Based on Swissprot and NR annotation, several candidate genes involved in VLCFAs and cuticular wax biosynthesis pathway were obtained, such as LACS, KCS, KCR, FAR, and CER1. VLCFAs, as both wax component and wax precursor, was catalyzed by the elongase complexes, including KCS, KCR, HCD, and ECR. KCS is the first and committing step in VLCFAs biosynthesis and has broad substrate specificity [32]. Alcohol-forming fatty acyl-CoA reductase (FAR) and aldhydede carbonylase CER1 were identified catalyzing the production of primary alcohols and alkanes, respectively [15, 17]. LACS catalyzed free long-chain fatty acids to CoA [14]. In this study, LACS, KCS, KCR, FAR and CER1 were expressed predominantly in the NEZm, the zone where significant wax deposition commences, supporting the previous results that younger shoot tissue was the active wax synthesis site [21]. In the developing barley leaf, wax deposition commences within the portion of the blade that is enclosed by sheaths of older leaves [33]. Changes in the micro-environment of the leaf from the NEZm to EBZ might alter the expression of the unigenes. However, five unigenes (c183078.graph_c0, c175984.graph_c0, c171931.graph_c1, c175102.graph_c0 and c171931.graph_c0) annotated as KCS and c185031.graph_c1 annotated as KCR were expressed higher in the EBZ compared to NEZm, suggesting the functional differentiation of KCS and KCR gene family members. Besides involving in cuticular wax synthesis, VLCFAs were also related to other physiological function such as involving in membrane lipids and sphingolipids [34]. Therefore, it is possible that only some KCS and KCR gene family members participate in wax production.

• EXERCISE INSTRUCTIONS
Please state what step in VLCFA biosynthesis the wax gene text assigns to KCS. The listing was drawn from a separate source.

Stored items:
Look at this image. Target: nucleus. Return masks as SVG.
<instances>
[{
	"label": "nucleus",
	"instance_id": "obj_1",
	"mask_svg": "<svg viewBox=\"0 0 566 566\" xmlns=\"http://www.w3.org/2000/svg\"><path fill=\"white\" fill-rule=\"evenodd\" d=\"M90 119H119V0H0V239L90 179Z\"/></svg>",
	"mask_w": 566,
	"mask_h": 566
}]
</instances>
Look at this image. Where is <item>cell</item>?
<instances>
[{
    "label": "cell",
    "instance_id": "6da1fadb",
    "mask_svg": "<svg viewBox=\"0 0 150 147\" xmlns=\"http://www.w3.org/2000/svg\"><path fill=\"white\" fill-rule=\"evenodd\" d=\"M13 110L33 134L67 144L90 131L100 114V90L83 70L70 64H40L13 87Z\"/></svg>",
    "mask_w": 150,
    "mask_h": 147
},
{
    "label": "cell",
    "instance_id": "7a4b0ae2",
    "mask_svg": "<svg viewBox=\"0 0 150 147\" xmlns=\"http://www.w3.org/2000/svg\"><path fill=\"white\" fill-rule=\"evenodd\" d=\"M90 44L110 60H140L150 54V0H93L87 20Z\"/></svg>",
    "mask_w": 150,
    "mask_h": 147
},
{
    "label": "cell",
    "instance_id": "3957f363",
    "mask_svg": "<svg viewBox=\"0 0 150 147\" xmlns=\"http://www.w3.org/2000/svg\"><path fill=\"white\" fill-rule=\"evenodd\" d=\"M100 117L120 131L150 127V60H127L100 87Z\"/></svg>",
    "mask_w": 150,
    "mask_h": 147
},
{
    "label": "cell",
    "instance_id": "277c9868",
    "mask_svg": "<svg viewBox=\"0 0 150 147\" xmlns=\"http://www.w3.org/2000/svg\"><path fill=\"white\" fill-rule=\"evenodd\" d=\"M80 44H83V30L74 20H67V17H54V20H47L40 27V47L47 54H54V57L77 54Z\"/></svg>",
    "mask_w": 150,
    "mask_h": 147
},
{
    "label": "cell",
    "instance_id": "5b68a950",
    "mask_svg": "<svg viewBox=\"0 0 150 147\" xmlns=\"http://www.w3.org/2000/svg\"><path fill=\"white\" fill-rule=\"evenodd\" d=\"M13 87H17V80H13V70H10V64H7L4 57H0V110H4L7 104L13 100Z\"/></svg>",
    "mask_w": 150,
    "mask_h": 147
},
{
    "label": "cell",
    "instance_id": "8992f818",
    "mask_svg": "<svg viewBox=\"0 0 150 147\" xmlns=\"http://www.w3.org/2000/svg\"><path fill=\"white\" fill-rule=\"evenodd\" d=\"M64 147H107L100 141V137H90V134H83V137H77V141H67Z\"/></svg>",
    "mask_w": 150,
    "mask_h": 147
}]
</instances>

• RESPONSE
KCS is the first and committing step.